"To jakaś zapiekła małość tych ludzi". Prof. Legutko komentuje decyzję władz Gdańska ws. wystawy o "S"

To jakaś zapiekła małość tych ludzi. Jeżeli coś nie wywodzi się z grona ich zwolenników jest traktowane jako rzecz wroga. To niezwykle szkodliwe i destrukcyjne
- stwierdził eurodeputowany PiS prof. Ryszard Legutko komentując decyzję władz Gdańska ws. wystawy IPN poświęconej "Solidarności".
Europoseł PiS skomentował także pomysł powiązania funduszy unijnych z praworządnością. W jego opinii takie działanie "jest nie tylko sprzeczne z traktatami, ale byłoby też narzędziem, które pozwoli metodami pozaprawnymi atakować rządy państw niepokornych".
W opinii prof.

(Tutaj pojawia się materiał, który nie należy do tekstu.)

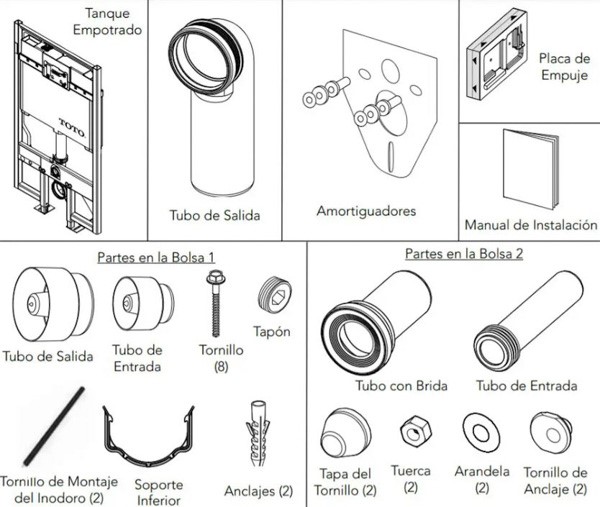 Tanque Empotrado

TOTO

Tubo de Salida

Amortiguadores

Placa de Empuje

Manual de Instalación

Partes en la Bolsa 1

Tubo de Salida

Tubo de Entrada

Tornillo (8)

Tapón

Tornillo de Montaje del Inodoro (2)

Soporte Inferior

Anclajes (2)

Partes en la Bolsa 2

Tubo con Brida

Tubo de Entrada

Tapa del Tornillo (2)

Tuerca (2)

Arandela (2)

Tornillo de Anclaje (2)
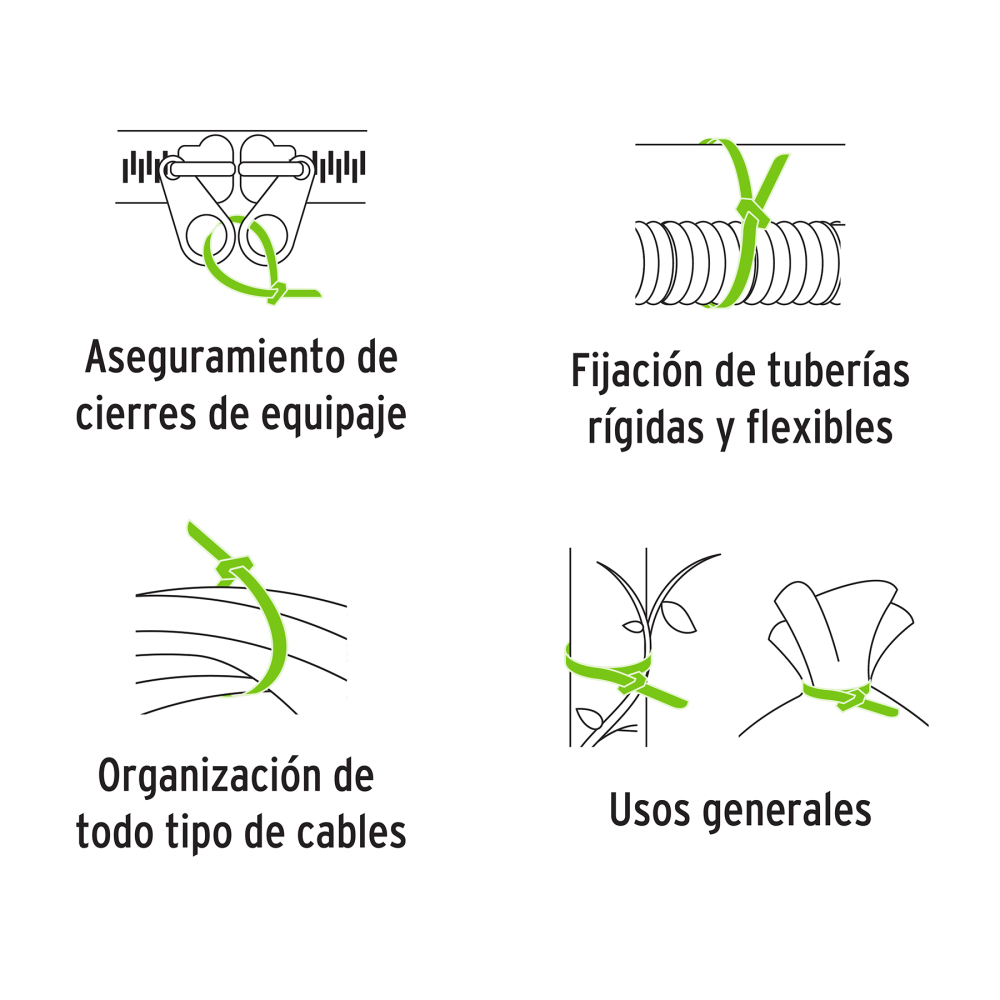 Aseguramiento de cierres de equipaje

Fijación de tuberías rígidas y flexibles

Organización de todo tipo de cables

Usos generales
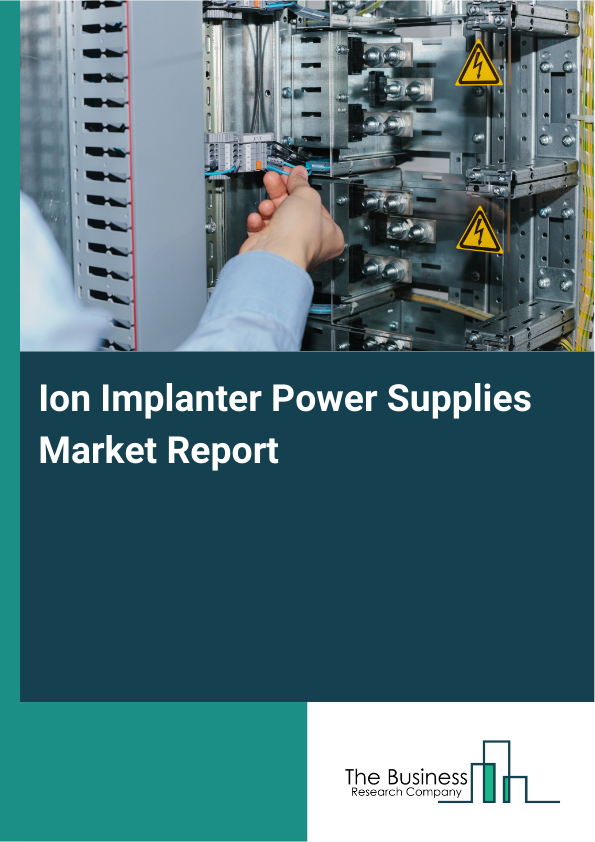 Ion Implanter Power Supplies Market Report

The Business
Research Company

Legutki deklaracje polityków Platformy Obywatelskiej na temat chęci budowania jedności i zasypywania społecznych podziałów nie mają pokrycia w rzeczywistości.
Mówienie przez polityków PO o budowie jakiejś wspólnoty to szwindel, podobnie jak Donald Tusk mówił w 2007 roku, że będzie prowadził politykę miłości, a były to czasy najgorszej eksplozji nienawiści wobec przeciwników politycznych
- uznał eurodeputowany.
Prof. Legutko pytany o zapowiedzi Rafała Trzaskowskiego na temat ewentualnej budowy ruchu obywatelskiego stwierdził:
Nie wydaje mi się, by był on przywódcą, który porwie masy tworząc coś nowego. Co innego wybory prezydenckie, a co innego tworzenie nowego ruchu.